== Exercise brief ==
Give back all of the data exactly as it appears here.

══ Provided entries

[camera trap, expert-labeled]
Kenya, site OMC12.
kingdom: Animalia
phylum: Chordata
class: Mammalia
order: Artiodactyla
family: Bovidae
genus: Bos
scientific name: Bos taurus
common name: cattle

════

== Response box ==
[camera trap, expert-labeled]
Kenya, site OMC12.
kingdom: Animalia
phylum: Chordata
class: Mammalia
order: Artiodactyla
family: Bovidae
genus: Bos
scientific name: Bos taurus
common name: cattle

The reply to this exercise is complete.